# AVAILABLE DATA:
┄┄┄┄┄┄┄┄┄┄┄┄┄┄┄┄┄┄┄┄
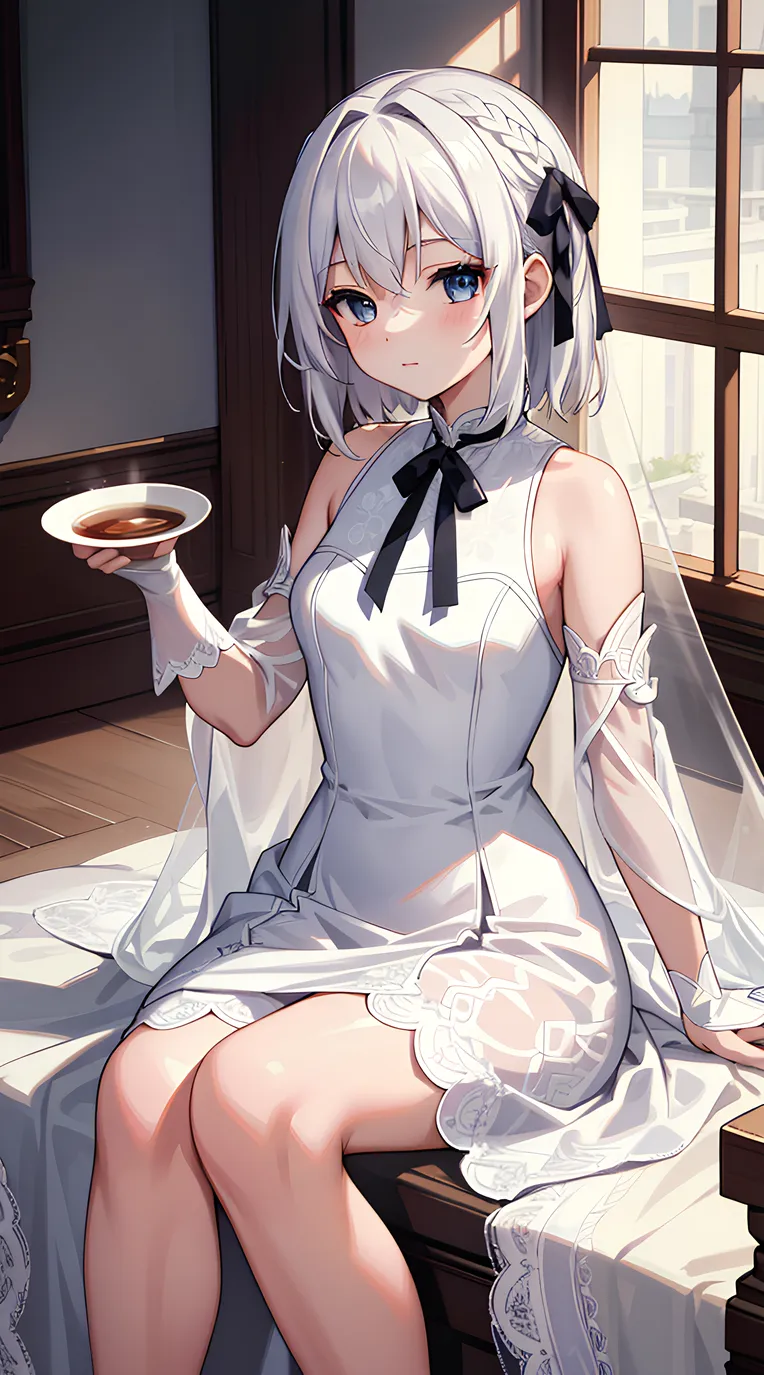 Anime,Anime Character,Girl,Checkpoint,SD 1.5
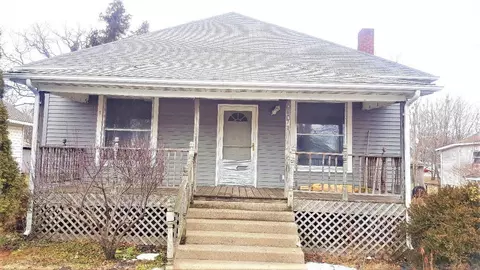 610 E State St, Morocco, IN 47963 photo 1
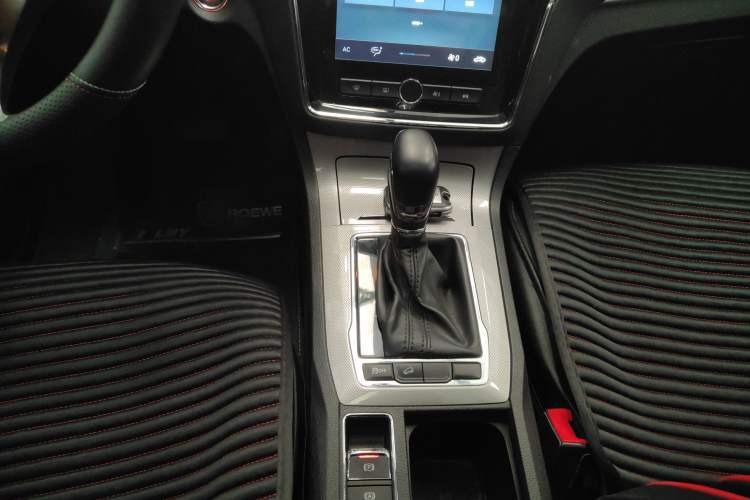 Used Roewe RX5 2020 20T Automatic 4G Connected Million Edition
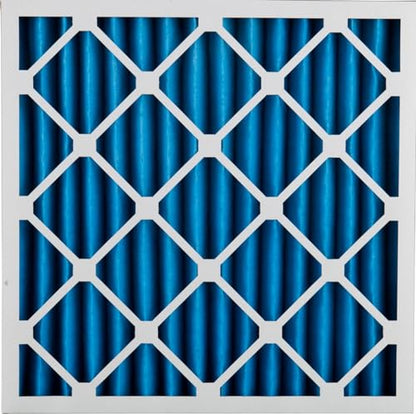 Nordic Pure 20x20x2 Pleated MERV 7 Plus Carbon Air Filters 3 Pack - style: MERV 7 + Carbon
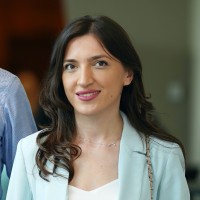 Natia Beburidze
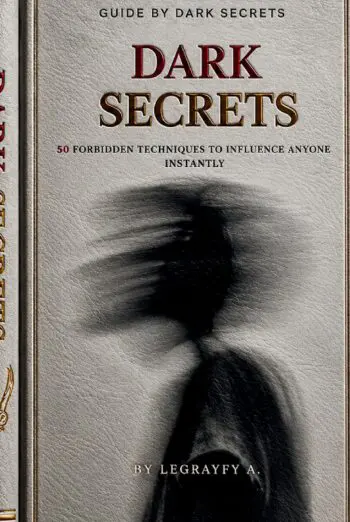 DARK SECRETS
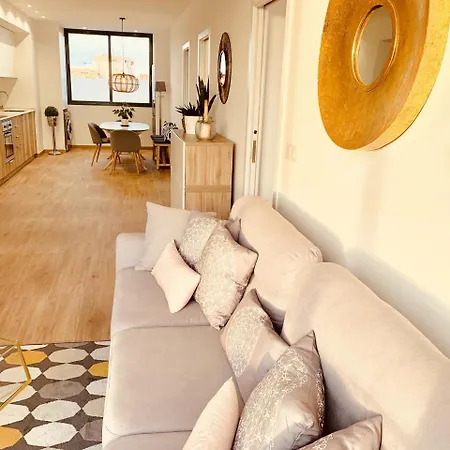 Apartament Jordana En *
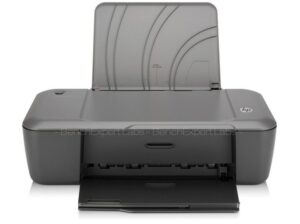 Imprimante hp deskjet 1000 bon brix طابعةبأداء جيد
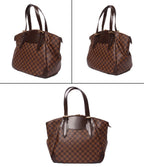 Louis Vuitton Tote Valona GM Damier Ebene — view 2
┄┄┄┄┄┄┄┄┄┄┄┄┄┄┄┄┄┄┄┄
# PROBLEM:
Take the entries shown above and quote them verbatim, passing over the pictures.

# SOLUTION FOR THIS TASK:
 Anime,Anime Character,Girl,Checkpoint,SD 1.5
 610 E State St, Morocco, IN 47963 photo 1
 Used Roewe RX5 2020 20T Automatic 4G Connected Million Edition
 Nordic Pure 20x20x2 Pleated MERV 7 Plus Carbon Air Filters 3 Pack - style: MERV 7 + Carbon
 Natia Beburidze
 DARK SECRETS
 Apartament Jordana En *
 Imprimante hp deskjet 1000 bon brix طابعةبأداء جيد
 Louis Vuitton Tote Valona GM Damier Ebene — view 2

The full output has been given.